November producer output price index inched up 0.1 percent and climbed 1.7 percent when compared with last year. Core producer prices, which exclude food, beverages, tobacco and petroleum products, were up 0.2 percent and 1.3 percent on the year. Input prices were flat on the month but up 3.8 percent on the year. Increases in fuel and home produced food prices were partially offset by a fall in crude oil.

October industrial production increased 1 percent and was up 0.9 percent when compared with last year. Manufacturing production was also up 1 percent but jumped 2.4 percent on the year. Output rose in 11 out of 13 manufacturing sectors.

Asia
Australia - November employment was up by 20,700 jobs for a fourth monthly increase. Total employment has increased 185,200 since July. Full time employment rose by 27,900 last month and part time jobs declined by 7,200. The unemployment rate remained at a 14-year low of 5.6 percent. The participation rate, a measure of those with jobs or seeking work, fell to 63.7 percent in November from 63.8 percent in October.

Japan - Third quarter gross domestic product estimate was revised downward to an increase of 0.3 percent from the originally reported 0.6 percent gain. This was the seventh straight quarter of growth fueled by overseas demand for mobile phones, digital cameras, cars and other electronic goods. Business spending was revised to a gain of 0.5 percent, from its initial 2.8 percent increase, the biggest contribution to the revision. On the year, GDP was revised to a gain of 1.8 percent from the originally reported increase of 2.5 percent.

Fourth quarter Bank of Japan Tankan survey showed confidence among large manufacturers at its highest since June 1997. The index of confidence among companies with at least 1,000 employees rose to 11 from 1 last quarter and minus 5 six months ago. A positive number means the majority of manufacturers are optimistic. The closely watched Tankan - which means short-term outlook - surveyed 8,204 companies from November 10th to December 11th on their view of the economy, sales, profits, spending, employment and other business plans.
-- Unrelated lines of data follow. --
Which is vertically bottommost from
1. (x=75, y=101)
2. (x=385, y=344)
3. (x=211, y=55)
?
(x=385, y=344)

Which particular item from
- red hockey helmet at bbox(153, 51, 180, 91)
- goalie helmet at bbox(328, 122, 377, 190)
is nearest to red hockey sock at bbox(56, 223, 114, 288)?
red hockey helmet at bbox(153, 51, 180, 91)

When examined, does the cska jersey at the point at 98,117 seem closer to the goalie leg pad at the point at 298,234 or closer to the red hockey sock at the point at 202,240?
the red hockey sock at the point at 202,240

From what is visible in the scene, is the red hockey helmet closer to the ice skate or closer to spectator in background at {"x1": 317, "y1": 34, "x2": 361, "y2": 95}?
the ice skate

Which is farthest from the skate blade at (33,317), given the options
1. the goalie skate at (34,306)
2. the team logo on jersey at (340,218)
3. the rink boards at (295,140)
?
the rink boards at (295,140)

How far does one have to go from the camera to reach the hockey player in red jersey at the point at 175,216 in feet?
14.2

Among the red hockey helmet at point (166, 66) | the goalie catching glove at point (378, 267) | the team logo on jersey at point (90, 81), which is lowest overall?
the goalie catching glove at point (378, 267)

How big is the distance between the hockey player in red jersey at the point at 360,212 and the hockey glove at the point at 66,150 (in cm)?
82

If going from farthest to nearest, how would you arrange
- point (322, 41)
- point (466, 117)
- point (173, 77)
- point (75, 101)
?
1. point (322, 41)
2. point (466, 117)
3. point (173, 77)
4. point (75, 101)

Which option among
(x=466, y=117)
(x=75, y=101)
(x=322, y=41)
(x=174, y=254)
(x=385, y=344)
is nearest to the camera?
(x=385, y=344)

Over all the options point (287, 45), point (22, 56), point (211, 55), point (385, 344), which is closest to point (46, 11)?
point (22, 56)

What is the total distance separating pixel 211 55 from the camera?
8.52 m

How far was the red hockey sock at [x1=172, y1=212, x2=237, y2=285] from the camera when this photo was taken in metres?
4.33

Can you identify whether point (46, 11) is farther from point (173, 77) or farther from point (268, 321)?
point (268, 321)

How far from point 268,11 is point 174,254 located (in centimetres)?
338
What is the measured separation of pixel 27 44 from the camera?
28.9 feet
Among small manufacturers, sentiment improved to minus 13 from minus 23.

Americas
Canada - October merchandise trade surplus plummeted to C$5.1 billion from C$6 billion in the prior month. Exports sank 4.2 percent while imports dropped 1.7 percent. Trade with the United States caused most of the movement because of its high trade concentration with Canada. Exports to the U.S. dropped 3.8 percent, partly as a result of the continued appreciation of the Canadian dollar against the U.S. dollar. Imports from the United States fell 1.6 percent. Exports to non-U.S. destinations declined 6.0 percent while imports from other countries fell 1.9 percent. Exports to Japan plummeted 12.9 percent. However exports to the European Union were up 4.2 percent. On a sectoral basis, exports fell for machinery and equipment, automotive products and energy products.

Bottom line
At this writing, Saddam Hussein has just been captured by U.S. forces. The possible easing of political tensions will no doubt dominate investor attention as more information unfolds through the week. This is also the last full trading week of 2003. Investors will be wrapping up for the year. The indexes followed here look to end the first year in four on the plus side after recovering from their nadirs in March and April.